Diga-me palavras avulsas, diga-me palavras surpreendentemente... Sem fundamento!
Escreva-me uma epopéia sobre sua própria vida. Eternize suas lendas e...
Guarde-as equivocadamente em gavetas pessoais internas.
Solte-me ao vento que lhe foi soprado. Solte-me a censura que lhe foi cobrada.
Solte-me os gestos de nata ofensa que ironicamente lhe agrediram.
Escreva-me um resumo. Mas espalhe sobre a areia os meros e inoportunos sórdidos detalhes e...

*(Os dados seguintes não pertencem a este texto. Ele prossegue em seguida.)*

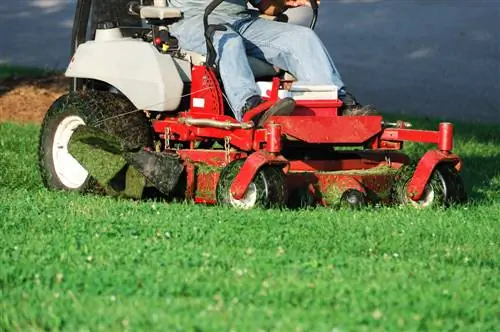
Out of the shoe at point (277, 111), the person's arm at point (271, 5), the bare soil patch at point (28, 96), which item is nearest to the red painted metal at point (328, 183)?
the shoe at point (277, 111)

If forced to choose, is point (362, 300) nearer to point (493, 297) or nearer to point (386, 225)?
point (493, 297)

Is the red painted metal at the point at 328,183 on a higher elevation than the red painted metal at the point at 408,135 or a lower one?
lower

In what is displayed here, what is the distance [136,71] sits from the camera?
8.72m

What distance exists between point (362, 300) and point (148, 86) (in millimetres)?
3626

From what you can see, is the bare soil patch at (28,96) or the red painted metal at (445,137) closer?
the red painted metal at (445,137)

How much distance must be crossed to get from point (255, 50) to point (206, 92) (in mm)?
537

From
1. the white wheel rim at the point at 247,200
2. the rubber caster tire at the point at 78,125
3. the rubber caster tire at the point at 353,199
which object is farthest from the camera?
the rubber caster tire at the point at 78,125

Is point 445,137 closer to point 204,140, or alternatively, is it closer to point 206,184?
point 206,184

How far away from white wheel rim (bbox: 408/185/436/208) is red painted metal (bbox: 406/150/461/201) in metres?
0.06

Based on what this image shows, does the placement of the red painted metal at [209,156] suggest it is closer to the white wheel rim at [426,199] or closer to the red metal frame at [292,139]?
the red metal frame at [292,139]

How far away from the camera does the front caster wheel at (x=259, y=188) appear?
7.65 m

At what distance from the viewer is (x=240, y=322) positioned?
4.87 metres

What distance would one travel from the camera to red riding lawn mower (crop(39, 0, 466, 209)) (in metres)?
7.99

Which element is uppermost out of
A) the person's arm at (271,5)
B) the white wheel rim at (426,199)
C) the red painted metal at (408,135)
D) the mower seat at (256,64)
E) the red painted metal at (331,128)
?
the person's arm at (271,5)
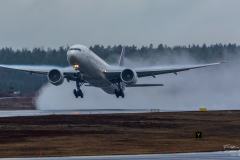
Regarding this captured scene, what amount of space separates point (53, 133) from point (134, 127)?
7.59 meters

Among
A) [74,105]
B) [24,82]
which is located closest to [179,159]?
[74,105]

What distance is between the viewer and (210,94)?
274 feet

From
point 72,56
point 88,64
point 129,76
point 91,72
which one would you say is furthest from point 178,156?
point 129,76

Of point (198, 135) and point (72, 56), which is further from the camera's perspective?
point (72, 56)

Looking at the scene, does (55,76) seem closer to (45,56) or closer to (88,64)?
(88,64)

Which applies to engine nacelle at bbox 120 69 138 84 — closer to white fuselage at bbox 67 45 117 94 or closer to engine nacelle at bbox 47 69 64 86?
white fuselage at bbox 67 45 117 94

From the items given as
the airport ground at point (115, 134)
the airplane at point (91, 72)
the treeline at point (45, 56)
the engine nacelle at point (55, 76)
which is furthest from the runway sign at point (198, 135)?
the treeline at point (45, 56)

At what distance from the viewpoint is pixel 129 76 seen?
7125 cm

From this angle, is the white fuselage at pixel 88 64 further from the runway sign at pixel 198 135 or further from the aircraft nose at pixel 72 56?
the runway sign at pixel 198 135

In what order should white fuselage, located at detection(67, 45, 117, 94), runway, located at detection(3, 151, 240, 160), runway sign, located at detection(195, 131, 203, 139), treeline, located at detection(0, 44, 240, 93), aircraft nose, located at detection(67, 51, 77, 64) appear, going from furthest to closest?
treeline, located at detection(0, 44, 240, 93) < white fuselage, located at detection(67, 45, 117, 94) < aircraft nose, located at detection(67, 51, 77, 64) < runway sign, located at detection(195, 131, 203, 139) < runway, located at detection(3, 151, 240, 160)

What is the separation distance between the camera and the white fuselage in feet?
212

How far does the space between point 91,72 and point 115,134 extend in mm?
23498

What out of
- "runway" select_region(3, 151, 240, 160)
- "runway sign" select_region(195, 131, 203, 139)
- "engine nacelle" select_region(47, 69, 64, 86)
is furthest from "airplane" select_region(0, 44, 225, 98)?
"runway" select_region(3, 151, 240, 160)

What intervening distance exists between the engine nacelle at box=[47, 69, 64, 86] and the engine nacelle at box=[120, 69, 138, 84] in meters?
7.02
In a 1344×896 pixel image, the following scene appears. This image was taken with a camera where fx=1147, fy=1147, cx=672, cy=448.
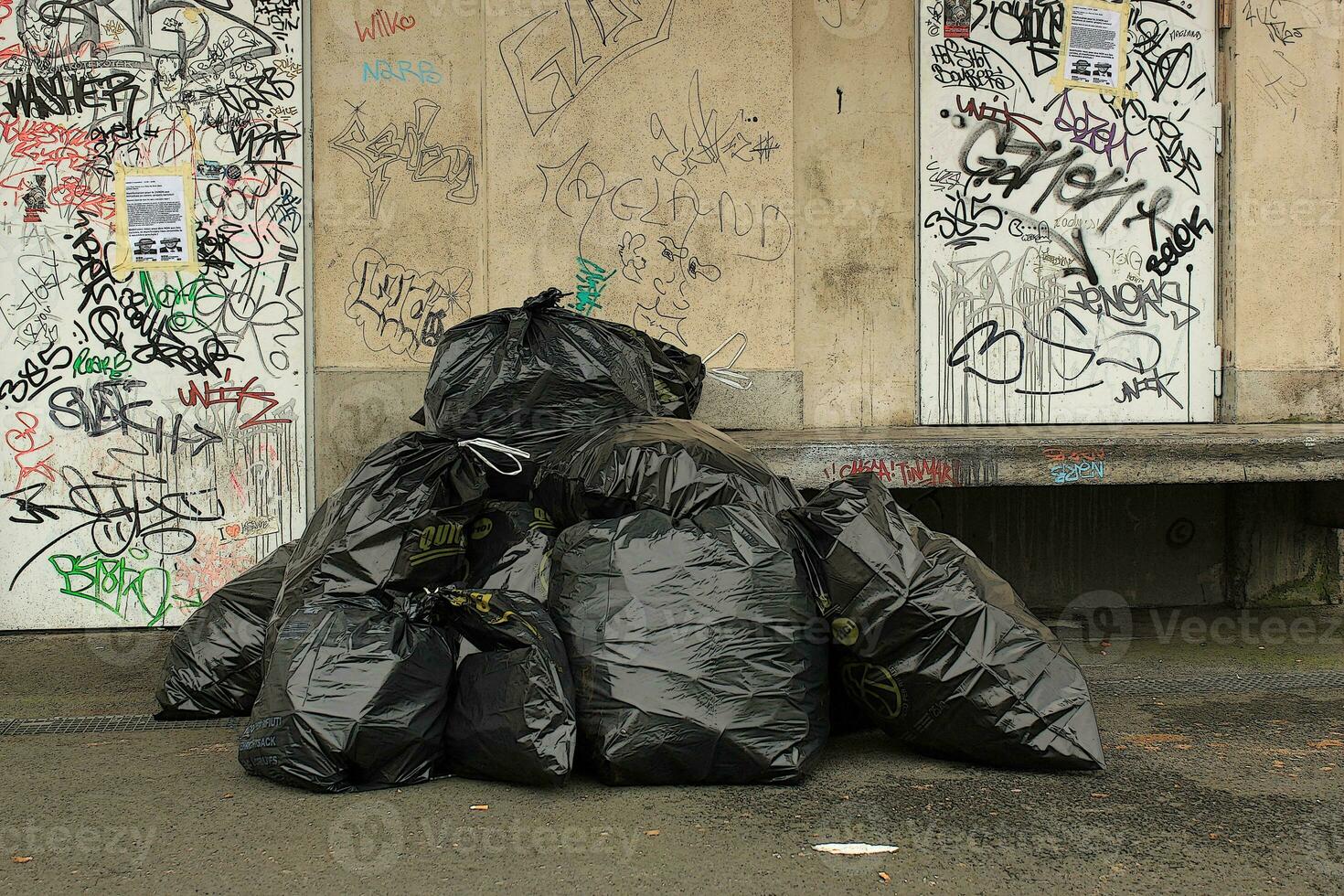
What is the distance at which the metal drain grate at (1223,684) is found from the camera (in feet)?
13.8

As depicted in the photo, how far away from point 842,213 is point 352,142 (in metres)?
2.24

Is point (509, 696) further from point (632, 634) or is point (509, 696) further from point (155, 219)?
point (155, 219)

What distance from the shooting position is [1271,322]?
5.54 m

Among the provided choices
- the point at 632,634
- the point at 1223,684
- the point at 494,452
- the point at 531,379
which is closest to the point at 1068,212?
the point at 1223,684

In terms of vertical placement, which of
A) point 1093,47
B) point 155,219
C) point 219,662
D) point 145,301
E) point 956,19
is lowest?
point 219,662

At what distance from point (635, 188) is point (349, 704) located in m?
2.97

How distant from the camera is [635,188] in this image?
17.0 ft

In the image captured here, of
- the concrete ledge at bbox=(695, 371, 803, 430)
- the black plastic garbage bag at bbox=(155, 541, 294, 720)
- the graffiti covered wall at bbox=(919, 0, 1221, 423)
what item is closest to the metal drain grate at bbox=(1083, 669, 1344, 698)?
the graffiti covered wall at bbox=(919, 0, 1221, 423)

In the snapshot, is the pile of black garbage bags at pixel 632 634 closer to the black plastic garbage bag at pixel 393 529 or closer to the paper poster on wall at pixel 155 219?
the black plastic garbage bag at pixel 393 529

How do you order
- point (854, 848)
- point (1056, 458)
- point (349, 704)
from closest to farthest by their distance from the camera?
point (854, 848) → point (349, 704) → point (1056, 458)

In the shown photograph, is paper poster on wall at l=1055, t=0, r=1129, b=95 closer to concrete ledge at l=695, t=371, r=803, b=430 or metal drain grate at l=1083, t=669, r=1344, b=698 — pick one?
concrete ledge at l=695, t=371, r=803, b=430

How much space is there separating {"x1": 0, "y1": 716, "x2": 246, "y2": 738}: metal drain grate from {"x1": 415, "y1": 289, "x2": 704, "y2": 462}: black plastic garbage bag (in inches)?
49.1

Não se precipite em guardá-lo! É apenas uma tênue lembrança que deve ser nitidamente explícita a sentimentalistas afins.
Cria-me um objetivo sintético. Cria-me supostos e frágeis argumentos que me pouparão o real entendimento.
Escreva-me um conto. Um conto, que relate evidentemente tudo o que eu não preciso saber.
Transborde sobre linhas, respostas e questões que nunca tiveram um 'porque'.
Amontoe sobre espaços, pensamentos de dúvidas e incompreensões.
Rotule como projeção pessoal indefinida, aquilo que a mim já foi lançado à velhas e velhas datas.
Faça-me acreditar em fábulas! Faça-me despir de imoralidades analíticas firmadas em conceitos vistos e vividos. Faça me conceituar o seu talento...

E apresente-me novamente... Era uma vez.